• **EXERCISE PROMPT**
Take down each entry exactly as written.

EXERCISE DATA Start Marker

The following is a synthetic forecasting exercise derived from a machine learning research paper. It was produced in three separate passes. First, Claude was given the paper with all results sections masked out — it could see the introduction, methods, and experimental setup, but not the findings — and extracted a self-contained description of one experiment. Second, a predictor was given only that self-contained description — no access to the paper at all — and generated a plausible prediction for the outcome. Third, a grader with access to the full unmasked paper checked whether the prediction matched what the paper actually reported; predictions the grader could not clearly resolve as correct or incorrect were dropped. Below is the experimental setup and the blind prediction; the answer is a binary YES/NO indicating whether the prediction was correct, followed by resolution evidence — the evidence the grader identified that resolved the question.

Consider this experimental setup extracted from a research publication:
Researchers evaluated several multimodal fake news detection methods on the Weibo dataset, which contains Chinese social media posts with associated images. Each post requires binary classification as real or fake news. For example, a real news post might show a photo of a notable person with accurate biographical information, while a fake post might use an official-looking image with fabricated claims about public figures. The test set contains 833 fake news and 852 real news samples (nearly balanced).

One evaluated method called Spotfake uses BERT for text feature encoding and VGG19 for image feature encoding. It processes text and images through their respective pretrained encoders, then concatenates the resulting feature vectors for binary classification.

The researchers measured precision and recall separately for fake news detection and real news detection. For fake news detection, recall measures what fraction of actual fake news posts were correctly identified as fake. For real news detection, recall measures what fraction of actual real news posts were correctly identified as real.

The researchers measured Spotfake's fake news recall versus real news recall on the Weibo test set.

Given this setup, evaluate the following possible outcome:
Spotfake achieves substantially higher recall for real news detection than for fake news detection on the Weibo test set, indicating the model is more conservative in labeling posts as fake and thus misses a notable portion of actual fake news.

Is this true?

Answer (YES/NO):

EXERCISE DATA End Marker

• **WRITTEN ANSWER**
The following is a synthetic forecasting exercise derived from a machine learning research paper. It was produced in three separate passes. First, Claude was given the paper with all results sections masked out — it could see the introduction, methods, and experimental setup, but not the findings — and extracted a self-contained description of one experiment. Second, a predictor was given only that self-contained description — no access to the paper at all — and generated a plausible prediction for the outcome. Third, a grader with access to the full unmasked paper checked whether the prediction matched what the paper actually reported; predictions the grader could not clearly resolve as correct or incorrect were dropped. Below is the experimental setup and the blind prediction; the answer is a binary YES/NO indicating whether the prediction was correct, followed by resolution evidence — the evidence the grader identified that resolved the question.

Consider this experimental setup extracted from a research publication:
Researchers evaluated several multimodal fake news detection methods on the Weibo dataset, which contains Chinese social media posts with associated images. Each post requires binary classification as real or fake news. For example, a real news post might show a photo of a notable person with accurate biographical information, while a fake post might use an official-looking image with fabricated claims about public figures. The test set contains 833 fake news and 852 real news samples (nearly balanced).

One evaluated method called Spotfake uses BERT for text feature encoding and VGG19 for image feature encoding. It processes text and images through their respective pretrained encoders, then concatenates the resulting feature vectors for binary classification.

The researchers measured precision and recall separately for fake news detection and real news detection. For fake news detection, recall measures what fraction of actual fake news posts were correctly identified as fake. For real news detection, recall measures what fraction of actual real news posts were correctly identified as real.

The researchers measured Spotfake's fake news recall versus real news recall on the Weibo test set.

Given this setup, evaluate the following possible outcome:
Spotfake achieves substantially higher recall for real news detection than for fake news detection on the Weibo test set, indicating the model is more conservative in labeling posts as fake and thus misses a notable portion of actual fake news.

Is this true?

Answer (YES/NO):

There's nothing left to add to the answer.